I forgot to mention that Dasyquin also comes with MSM. It is supposed to help with pain so you might want to start with Dasuquin with MSM and see how that works before using a prescription pain medication. Just a thought.


----------



## oakleysmommy (Feb 20, 2011)

I spoke with the vet. He had xrays done march 09. All looked fine then but it can happen so fast she said. Also they do have injections of adequen (sp). but they would do xrays before injecting to see where to inject him. i am getting him the fish oil and Dasuquin today and try it for a good week or so and see how he is. If not good still he will be off to the vet.

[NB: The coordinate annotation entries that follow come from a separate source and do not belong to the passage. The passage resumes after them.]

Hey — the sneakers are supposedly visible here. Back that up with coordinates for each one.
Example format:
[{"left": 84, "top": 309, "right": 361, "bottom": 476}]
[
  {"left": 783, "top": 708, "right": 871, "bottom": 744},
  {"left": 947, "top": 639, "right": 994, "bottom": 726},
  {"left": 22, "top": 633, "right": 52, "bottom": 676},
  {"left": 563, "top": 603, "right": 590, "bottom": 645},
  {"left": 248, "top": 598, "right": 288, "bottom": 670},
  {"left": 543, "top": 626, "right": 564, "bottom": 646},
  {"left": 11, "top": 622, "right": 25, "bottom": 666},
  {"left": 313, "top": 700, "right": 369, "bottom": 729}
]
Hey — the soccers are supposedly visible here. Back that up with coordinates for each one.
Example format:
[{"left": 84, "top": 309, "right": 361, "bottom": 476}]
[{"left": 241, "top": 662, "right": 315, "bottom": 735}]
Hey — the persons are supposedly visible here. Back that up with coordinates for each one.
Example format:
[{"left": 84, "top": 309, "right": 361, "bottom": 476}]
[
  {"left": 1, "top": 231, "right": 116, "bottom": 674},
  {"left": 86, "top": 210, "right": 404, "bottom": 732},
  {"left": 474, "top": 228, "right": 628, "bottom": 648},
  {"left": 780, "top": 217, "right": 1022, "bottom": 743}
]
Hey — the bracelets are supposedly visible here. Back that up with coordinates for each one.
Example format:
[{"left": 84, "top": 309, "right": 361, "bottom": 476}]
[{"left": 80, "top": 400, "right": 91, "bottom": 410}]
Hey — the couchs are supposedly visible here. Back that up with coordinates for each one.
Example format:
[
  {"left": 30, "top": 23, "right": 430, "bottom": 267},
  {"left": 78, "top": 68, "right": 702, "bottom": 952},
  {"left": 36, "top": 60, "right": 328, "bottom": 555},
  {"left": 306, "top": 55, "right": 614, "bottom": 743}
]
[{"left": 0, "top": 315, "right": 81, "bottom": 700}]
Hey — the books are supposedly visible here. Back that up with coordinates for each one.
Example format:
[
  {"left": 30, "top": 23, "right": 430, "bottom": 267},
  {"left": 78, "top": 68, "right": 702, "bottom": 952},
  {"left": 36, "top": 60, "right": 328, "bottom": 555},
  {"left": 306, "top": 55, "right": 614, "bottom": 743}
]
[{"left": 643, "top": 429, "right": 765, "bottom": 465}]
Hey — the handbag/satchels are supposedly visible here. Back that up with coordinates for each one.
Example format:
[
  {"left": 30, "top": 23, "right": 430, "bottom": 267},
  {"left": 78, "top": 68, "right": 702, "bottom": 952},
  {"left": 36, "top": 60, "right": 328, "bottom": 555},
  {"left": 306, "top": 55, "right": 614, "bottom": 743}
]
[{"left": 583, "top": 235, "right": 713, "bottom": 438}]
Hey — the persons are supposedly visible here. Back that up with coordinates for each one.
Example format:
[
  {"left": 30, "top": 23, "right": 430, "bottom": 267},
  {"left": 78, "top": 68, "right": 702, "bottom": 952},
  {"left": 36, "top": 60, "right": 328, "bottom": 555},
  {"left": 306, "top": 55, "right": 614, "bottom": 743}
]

Thank you everyone you have helped so much!!


----------



## hotel4dogs (Sep 29, 2008)

ooooh....adequan injections are given under the skin, there's no need to xray to see where to give them.....




oakleysmommy said:


> I spoke with the vet. He had xrays done march 09. All looked fine then but it can happen so fast she said. Also they do have injections of adequen (sp). but they would do xrays before injecting to see where to inject him. i am getting him the fish oil and Dasuquin today and try it for a good week or so and see how he is. If not good still he will be off to the vet. Thank you everyone you have helped so much!!


----------



## oakleysmommy (Feb 20, 2011)

hotel4dogs said:


> ooooh....adequan injections are given under the skin, there's no need to xray to see where to give them.....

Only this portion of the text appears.